By this action plaintiff seeks to recover property damages sustained to his Packard automobile in an accident of January 13, 1958, with a Pontiac automobile owned and driven at the time by Noel L. Adams, Sr., and insured by the Southern Farm Bureau Casualty Insurance Company, named defendant herein.
The accident occurred on the Market Street, Cross Bayou bridge shortly after 2:00 p. m. Market Street, a four-lane concrete paved highway, runs in a general north and south course and constitutes a segment of U. S. Highway 71. Where the highway crosses the aforesaid bayou, there is no neutral ground or barrier separating the north- and south-bound traffic lanes. Both vehicles were proceeding in'a southerly direction toward the principal business section of the City of Shreveport. Plaintiff’s automobile was driven by his wife, Neely H. Clements, accompanied by two other women. Adams was the only occupant of his car.
Plaintiff alleges that his wife and her companions left their place of employment on Market Street several blocks north of the bayou bridge, entered the street and proceeded south, occupying the left lane of the two southbound traffic lanes; that, as the bridge was approached, his car came alongside the automobile of one Almon R. Hicks, occupying the right-hand, or the outer, lane for southbound traffic; that Adams approached from the rear at an excessive rate of speed, swerved to the *242left partially into the inner northbound traffic lane, and then swerved back to his right, the right rear of the Adams car colliding with the left front and the left rear door of plaintiff’s automobile, knocking it into the Hicks’ DeSoto, travelling, as aforesaid, to plaintiff’s driver’s right.

• _Exercise A_
Rewrite the rows from the line containing "How far from" through the end of the rows, putting "viewer" wherever "camera" appears and leaving everything else as it is.
The rows that come next bear no relation to the court opinion.

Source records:
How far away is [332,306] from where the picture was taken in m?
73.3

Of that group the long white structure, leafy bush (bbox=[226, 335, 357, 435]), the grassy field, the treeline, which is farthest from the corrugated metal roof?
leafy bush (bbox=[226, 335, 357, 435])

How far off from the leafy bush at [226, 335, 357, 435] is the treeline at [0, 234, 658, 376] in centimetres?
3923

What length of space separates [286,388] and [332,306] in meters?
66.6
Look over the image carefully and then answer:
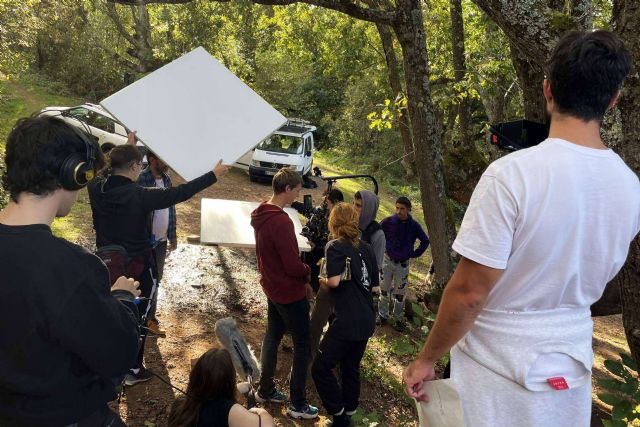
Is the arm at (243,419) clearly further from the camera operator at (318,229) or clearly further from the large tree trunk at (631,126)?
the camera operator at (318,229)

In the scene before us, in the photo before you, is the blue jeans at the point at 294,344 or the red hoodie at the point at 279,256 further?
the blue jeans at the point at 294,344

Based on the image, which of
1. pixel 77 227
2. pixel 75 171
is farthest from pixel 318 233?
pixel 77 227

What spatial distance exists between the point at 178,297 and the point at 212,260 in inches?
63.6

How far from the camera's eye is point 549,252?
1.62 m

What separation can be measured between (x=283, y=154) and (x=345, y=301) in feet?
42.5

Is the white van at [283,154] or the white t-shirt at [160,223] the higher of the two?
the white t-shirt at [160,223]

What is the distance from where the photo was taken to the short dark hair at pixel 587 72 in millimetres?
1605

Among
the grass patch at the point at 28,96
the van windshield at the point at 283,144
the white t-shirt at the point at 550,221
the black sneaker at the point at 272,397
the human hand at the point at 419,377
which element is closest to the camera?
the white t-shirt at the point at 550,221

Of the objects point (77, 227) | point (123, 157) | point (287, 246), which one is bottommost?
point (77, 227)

• _Exercise B_
Output the passage of the court opinion from "Plaintiff alleges that" to "plaintiff’s driver’s right." word for word.

• _Reply A_
How far from the viewer's eye is point 549,252?
1.62 m

What separation can be measured between (x=283, y=154) and (x=345, y=301) in feet?
42.5

Is the white van at [283,154] or the white t-shirt at [160,223] the higher of the two?
the white t-shirt at [160,223]

What is the distance from where the photo was taken to the short dark hair at pixel 587 72 in millimetres?
1605

Among
the grass patch at the point at 28,96
the van windshield at the point at 283,144
the white t-shirt at the point at 550,221
the black sneaker at the point at 272,397
the human hand at the point at 419,377
which element is closest to the viewer?
the white t-shirt at the point at 550,221

Of the objects point (77, 227) | point (123, 157) | point (287, 246), which one is bottommost?
point (77, 227)

• _Reply B_
Plaintiff alleges that his wife and her companions left their place of employment on Market Street several blocks north of the bayou bridge, entered the street and proceeded south, occupying the left lane of the two southbound traffic lanes; that, as the bridge was approached, his car came alongside the automobile of one Almon R. Hicks, occupying the right-hand, or the outer, lane for southbound traffic; that Adams approached from the rear at an excessive rate of speed, swerved to the *242left partially into the inner northbound traffic lane, and then swerved back to his right, the right rear of the Adams car colliding with the left front and the left rear door of plaintiff’s automobile, knocking it into the Hicks’ DeSoto, travelling, as aforesaid, to plaintiff’s driver’s right.